◆ GOALS:
a – In the superkey thread below, why is the device said to be obsolete now? Answer in one to three sentences.
b – Reproduce the part of the superkey thread between "It doesn't do" and "is just obsolete.", inclusive.
c – List every username that posts in the superkey thread, naming each one once.

◆ GIVEN PASSAGE:
* BEGIN *

# what is a superkey?



## shajal (May 27, 2008)

hey guys i was wondering whats a superkey and what are the funtion of it i saw the price it was only $2.95. why is it so cheap any suggestion.


----------



## PikaPika (May 27, 2008)

A Superkey is a  NoPass, a device to boot a cart in Slot-2 in DS mode, letting you run .NDS files and such from a Slot-2 cart. I would recommend getting an actual Slot-1 cart, rather than a NoPass.


----------



## shajal (May 27, 2008)

so i can play both nds games and gbc games also is not good or is  it good


----------



## raulpica (May 27, 2008)

I have one in my old DS 
	

	
	
		
		

		
			





It lets you boot Slot-2 Flashcards, like M3 Perfect and SuperCard SD/miniSD/Lite.

If you don't have a Slot-2 Flashcard, it's of no use


----------



## noONE (May 27, 2008)

It doesn't do ANYTHING special.. it just allows you to boot slot 2 carts, (like pikadude said..) read thru his post once again..
it was needed before slot 1 cards came, to allow Slot 2 carts to be booted ( if you didn't flash your DS), with DS functionalities. (IIRC)
now it is just obsolete.


----------



## science (May 27, 2008)

Lol, I have a Super Pass... I feel old!


----------



## raulpica (May 27, 2008)

science said:
			
		

> Lol, I have a Super Pass... I feel old!


I still have mine in a drawer 
	

	
	
		
		

		
		
	


	




 Good ol' SuperPass2...


----------



## Bob Evil (May 27, 2008)

science said:
			
		

> Lol, I have a Super Pass... I feel old!



Dude, having a SuperCard doesn't make you old ... it was only a couple years ago ...

I have a working Commodore PET ... now that's old


----------



## science (May 27, 2008)

Bob Evil said:
			
		

> science said:
> 
> 
> 
> ...




Doesn't make me old, just makes me feel old!


----------



## martin88 (May 27, 2008)

I still have the SuperPass 2 that I used to flash my DS Phat. (Which I still play)

And...is this the right section?


----------



## Costello (May 27, 2008)

we have a glossary here if that's of any help:
http://gbatemp.net/index.php?showtopic=35465


----------



## shajal (May 28, 2008)

thanks but i was looking for more details and is super key recommanded to use. i dont know im gonna get one since its cheap.


----------

* END *

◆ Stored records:
* BEGIN *

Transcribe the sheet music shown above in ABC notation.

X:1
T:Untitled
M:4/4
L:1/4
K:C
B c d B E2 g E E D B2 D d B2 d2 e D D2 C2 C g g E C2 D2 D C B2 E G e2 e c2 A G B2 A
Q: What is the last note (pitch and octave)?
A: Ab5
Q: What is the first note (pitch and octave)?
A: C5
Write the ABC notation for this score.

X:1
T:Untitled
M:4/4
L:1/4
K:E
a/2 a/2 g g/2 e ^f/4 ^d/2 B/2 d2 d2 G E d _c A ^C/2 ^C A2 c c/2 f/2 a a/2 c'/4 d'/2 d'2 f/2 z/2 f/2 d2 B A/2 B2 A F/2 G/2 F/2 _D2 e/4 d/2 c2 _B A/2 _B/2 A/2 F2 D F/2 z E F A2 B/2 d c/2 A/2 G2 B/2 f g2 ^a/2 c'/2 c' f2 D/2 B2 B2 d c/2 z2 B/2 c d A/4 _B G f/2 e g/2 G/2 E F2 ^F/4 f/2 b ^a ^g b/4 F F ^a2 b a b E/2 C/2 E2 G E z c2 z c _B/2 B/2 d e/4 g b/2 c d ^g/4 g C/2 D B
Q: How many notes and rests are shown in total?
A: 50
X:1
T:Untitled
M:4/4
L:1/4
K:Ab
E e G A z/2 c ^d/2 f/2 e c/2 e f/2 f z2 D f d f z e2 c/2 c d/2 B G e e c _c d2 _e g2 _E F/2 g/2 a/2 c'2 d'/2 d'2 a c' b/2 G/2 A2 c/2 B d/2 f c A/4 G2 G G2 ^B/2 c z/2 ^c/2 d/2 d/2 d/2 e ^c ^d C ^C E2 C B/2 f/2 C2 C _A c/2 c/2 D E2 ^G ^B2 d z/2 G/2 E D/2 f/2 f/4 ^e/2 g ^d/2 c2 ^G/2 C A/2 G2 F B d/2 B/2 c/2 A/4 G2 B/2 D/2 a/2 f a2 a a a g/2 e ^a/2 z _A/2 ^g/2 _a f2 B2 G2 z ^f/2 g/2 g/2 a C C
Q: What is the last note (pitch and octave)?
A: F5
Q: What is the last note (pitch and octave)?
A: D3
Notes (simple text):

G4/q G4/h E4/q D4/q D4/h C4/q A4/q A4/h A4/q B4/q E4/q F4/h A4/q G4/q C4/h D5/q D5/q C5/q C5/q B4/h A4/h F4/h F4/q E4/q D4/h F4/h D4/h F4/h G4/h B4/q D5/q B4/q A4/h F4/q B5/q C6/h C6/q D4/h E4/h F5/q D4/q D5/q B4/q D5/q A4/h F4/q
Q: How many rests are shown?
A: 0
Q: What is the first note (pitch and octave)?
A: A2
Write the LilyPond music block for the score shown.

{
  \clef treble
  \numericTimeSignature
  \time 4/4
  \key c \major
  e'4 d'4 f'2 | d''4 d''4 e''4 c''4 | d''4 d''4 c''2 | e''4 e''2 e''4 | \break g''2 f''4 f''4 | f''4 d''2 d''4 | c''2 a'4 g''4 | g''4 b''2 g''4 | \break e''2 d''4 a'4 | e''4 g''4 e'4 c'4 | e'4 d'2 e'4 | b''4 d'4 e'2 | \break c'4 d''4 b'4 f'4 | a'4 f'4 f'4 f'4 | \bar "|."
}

* END *

◆ OUTPUTS BY TASK:
a – The device was needed before Slot-1 cards existed, so that Slot-2 carts could boot with DS functions on a DS that had not been flashed. Slot-1 cards now exist, so it is no longer needed.

b –
It doesn't do ANYTHING special.. it just allows you to boot slot 2 carts, (like pikadude said..) read thru his post once again..
it was needed before slot 1 cards came, to allow Slot 2 carts to be booted ( if you didn't flash your DS), with DS functionalities. (IIRC)
now it is just obsolete.

c – shajal, PikaPika, raulpica, noONE, science, Bob Evil, martin88, Costello